Meloni, Orban to discuss Hungary's position on Ukraine in closed-door meeting – Bloomberg
Giorgia Meloni and Viktor Orbán (Photo: EPA)

Italian Prime Minister Giorgia Meloni will try to convince Hungarian counterpart Viktor Orbán to abandon his opposition to EU support for Ukraine and improve relations with President Volodymyr Zelenskyy, reported Bloomberg with reference to sources who are familiar with the progress of the negotiations.

The Prime Minister of Hungary was the only one to veto the EU funding package in December 2023, postponing key support for Ukraine in the amount of 50 million euros. The European Union will review the four-year funding agreement at an emergency summit on February 1, 2024.

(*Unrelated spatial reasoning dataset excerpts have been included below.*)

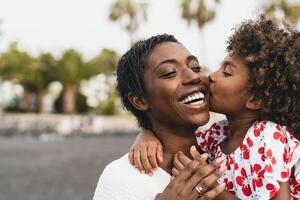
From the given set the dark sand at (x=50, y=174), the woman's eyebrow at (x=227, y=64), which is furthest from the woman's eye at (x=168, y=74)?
the dark sand at (x=50, y=174)

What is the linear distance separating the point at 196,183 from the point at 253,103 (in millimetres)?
517

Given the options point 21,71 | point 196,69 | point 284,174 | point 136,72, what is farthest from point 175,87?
point 21,71

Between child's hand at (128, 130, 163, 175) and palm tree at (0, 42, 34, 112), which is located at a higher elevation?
palm tree at (0, 42, 34, 112)

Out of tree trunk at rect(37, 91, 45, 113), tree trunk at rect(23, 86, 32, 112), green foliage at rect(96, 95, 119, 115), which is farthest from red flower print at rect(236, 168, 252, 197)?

According to the sources of the publication, the result of Meloni's negotiations with Orban could be the joining of Orban's right-wing party Fidesz to the European Conservatives and Reformists (ECR), a pan-European coalition of far-right political parties. The ECR includes Meloni's Brothers of Italy party, Poland's Law and Justice (PiS) party, and the nationalist Sweden Democrats. The addition of Fidesz will give the ECR party an advantage in the summer elections to the European Parliament.

Meloni is also trying to convince Orbán to improve his relationship with President Zelenskyy, Bloomberg's sources said. Hungary will have to change its policy regarding Ukraine's hopes for EU accession as a condition for Fidesz joining the ECR.

The publication noted that Orbán's press secretary did not respond to a request for comment. A representative from Meloni's office declined to comment.

Orbán has repeatedly stated that Budapest opposes the start of negotiations regarding Ukraine's accession to the bloc. According to the EU statute, this decision can only be taken by a full consensus of all member states, so European and Ukrainian officials tried to convince Orbán not to vote against it.

On the morning of December 14, Orban promised that Hungary would block the negotiations, but in the evening, despite Hungary's position, the European Council gave the "green light" to negotiations on the accession of Ukraine and Moldova to the EU.

On Tuesday, the Hungarian government headed by Prime Minister Orbán put forward a new demand to unlock 50 billion euros for Ukraine. According to three unnamed European diplomats interviewed by Politico, Budapest could lift its veto on the condition that the funding be reviewed annually.